The Propitious Manager

Musings on management,economies and life in general

You Need a Substantive Value Proposition to Fight the Big Bear

Posted by The Propitious Manager on June 23, 2009

As we have seen (yet again), greed – the achilles heel of the rational market – works its dark tricks perpetuating the bull into a rising spiral of economic mayhem.  Then, as the big bear spies the precariousness it seizes the opportunity to feed malevolently on scurrilous lechers  who grab hopelessly onto their sinking business carcasses.  So it goes….

Of course, after the mess is cleared the businesses which survive are those who have a truly competitive value proposition.  In my work I come across companies who struggle with their value proposition.  Poor value propositions often survive in the undisciplined  buoyancy of a bull market, but when the pennies are tight, buyers start to scrutinize their suppliers to see where the can cut and save.  To survive this, sellers need to ensure that their buyers are really clear on two things:

  1. They know what they are getting for their money  and how they are better off from the purchase.  
  2. They can’t make a better purchase from a competitor.
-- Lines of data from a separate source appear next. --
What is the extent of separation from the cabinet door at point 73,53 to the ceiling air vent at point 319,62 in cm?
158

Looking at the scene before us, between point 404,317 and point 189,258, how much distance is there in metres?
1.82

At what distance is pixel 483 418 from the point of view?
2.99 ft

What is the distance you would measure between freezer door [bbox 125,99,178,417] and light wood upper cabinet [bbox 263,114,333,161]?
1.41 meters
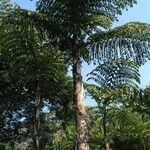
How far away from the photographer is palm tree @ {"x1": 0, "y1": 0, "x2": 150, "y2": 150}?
10445 millimetres

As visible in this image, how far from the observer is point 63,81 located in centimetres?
2709

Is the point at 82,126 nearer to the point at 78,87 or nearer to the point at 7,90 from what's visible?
the point at 78,87

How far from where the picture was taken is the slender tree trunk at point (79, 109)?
10094mm

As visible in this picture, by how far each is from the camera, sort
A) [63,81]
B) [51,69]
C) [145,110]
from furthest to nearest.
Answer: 1. [145,110]
2. [63,81]
3. [51,69]

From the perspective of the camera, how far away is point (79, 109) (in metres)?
10.4

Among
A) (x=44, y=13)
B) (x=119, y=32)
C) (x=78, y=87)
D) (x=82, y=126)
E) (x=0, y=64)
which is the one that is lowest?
(x=82, y=126)

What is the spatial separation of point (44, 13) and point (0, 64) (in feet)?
62.8

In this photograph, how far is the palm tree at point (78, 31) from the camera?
10445 millimetres

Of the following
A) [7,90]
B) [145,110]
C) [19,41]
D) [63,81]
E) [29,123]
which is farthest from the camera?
[145,110]

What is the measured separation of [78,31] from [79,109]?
1963 millimetres

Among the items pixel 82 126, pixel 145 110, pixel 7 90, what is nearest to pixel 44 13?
pixel 82 126

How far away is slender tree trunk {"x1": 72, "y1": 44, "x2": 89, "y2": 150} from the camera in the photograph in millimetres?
10094

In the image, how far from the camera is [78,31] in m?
11.3

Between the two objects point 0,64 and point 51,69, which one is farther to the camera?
point 0,64
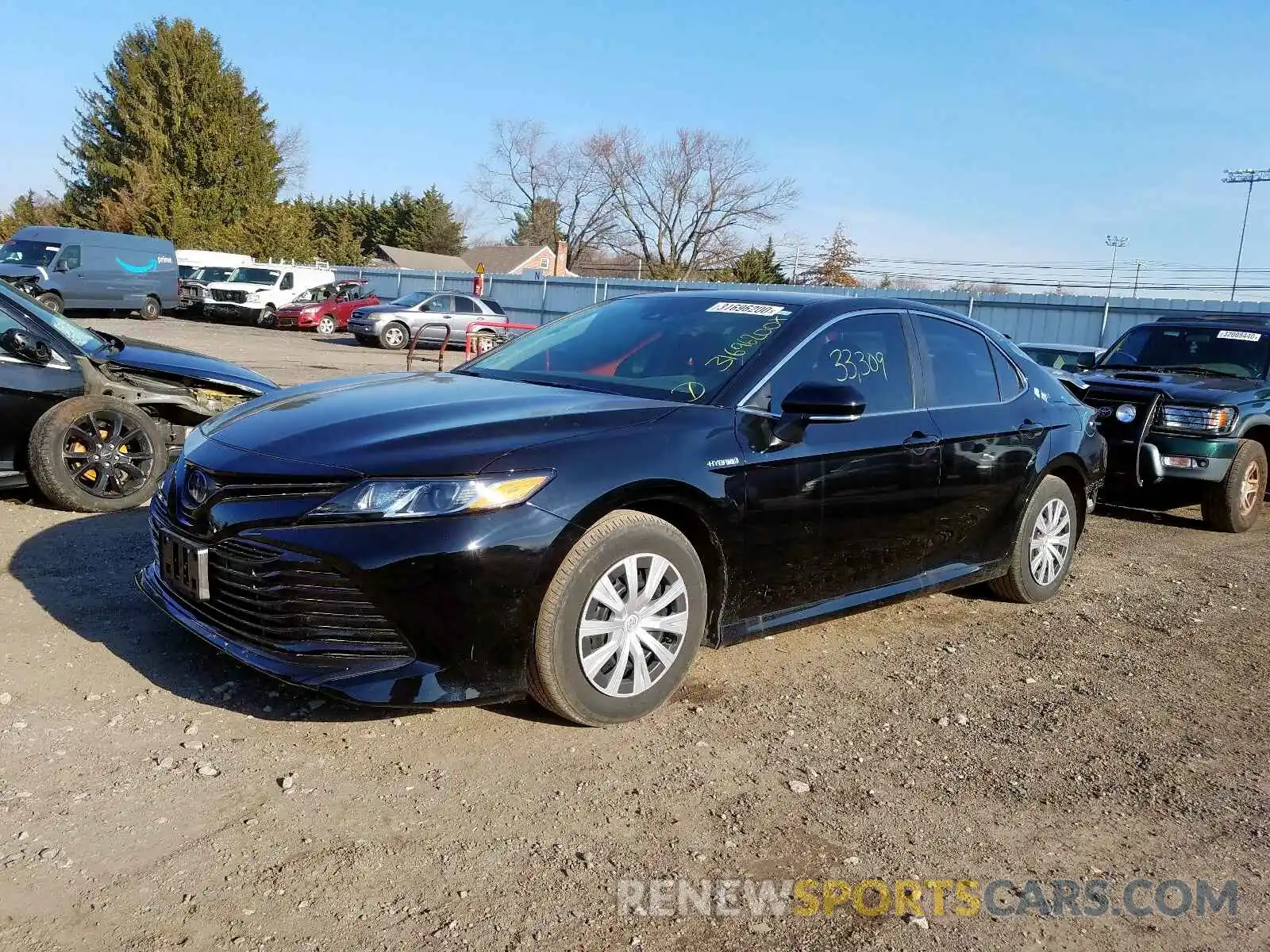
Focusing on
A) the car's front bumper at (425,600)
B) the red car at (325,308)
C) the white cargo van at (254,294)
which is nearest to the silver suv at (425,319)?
the red car at (325,308)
The problem so often encountered by sales and marketing is distinguishing between the widget (be it a service or product) and the value it creates.  The widget in itself has no value.  The value is determined by what the widget allows you to achieve.  Hence, a mobile phone is merely a piece of metal and plastic which hooks up to a telephone signal.  The value attached to the phone is that it allows you to communicate with friends or business contacts, access information from the internet or amuse yourself listening to music or playing games.  The value proposition is about what it adds to your lifestyle or business opportunities. How it makes your life or business better (if thats what you”re into).
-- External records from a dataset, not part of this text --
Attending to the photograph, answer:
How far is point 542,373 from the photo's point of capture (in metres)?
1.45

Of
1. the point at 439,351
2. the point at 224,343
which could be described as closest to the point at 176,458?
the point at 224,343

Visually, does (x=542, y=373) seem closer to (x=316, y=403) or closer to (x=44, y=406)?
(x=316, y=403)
Of course value per se is a subjective concept in the eyes of those who have a need or see a purpose.  In order to focus a value proposition, you need to identify the needs of your customers.  What is their perception of  the world  and how could they use your product to improve their circumstances.  Your value proposition isn’t about what you think your product can do for people, it’s about what they think it can do for them.  
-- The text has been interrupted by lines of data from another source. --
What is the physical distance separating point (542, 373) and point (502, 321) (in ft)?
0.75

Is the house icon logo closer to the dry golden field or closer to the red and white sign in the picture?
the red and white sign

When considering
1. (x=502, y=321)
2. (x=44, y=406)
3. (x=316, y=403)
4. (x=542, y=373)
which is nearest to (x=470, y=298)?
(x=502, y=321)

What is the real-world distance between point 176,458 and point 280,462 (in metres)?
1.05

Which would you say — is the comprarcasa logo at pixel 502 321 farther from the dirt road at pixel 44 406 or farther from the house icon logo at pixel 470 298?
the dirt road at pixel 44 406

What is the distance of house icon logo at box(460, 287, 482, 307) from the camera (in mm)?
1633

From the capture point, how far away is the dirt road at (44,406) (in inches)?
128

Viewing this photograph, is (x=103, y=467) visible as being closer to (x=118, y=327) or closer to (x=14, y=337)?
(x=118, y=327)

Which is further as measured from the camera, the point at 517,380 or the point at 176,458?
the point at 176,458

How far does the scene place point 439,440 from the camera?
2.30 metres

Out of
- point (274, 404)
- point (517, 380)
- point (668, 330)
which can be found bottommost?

A common error is for sellers to define the value of their product from their perspective rather than from the perspective of potential customers.   If you define the value, your placing limitations around your market (common in insurance and banking).  The alternative is to listen to your customers (or potential customers), to understand their needs and aspirations and then how your product/service could help them solve the problem.  If you can solve these questions the market is your oyster.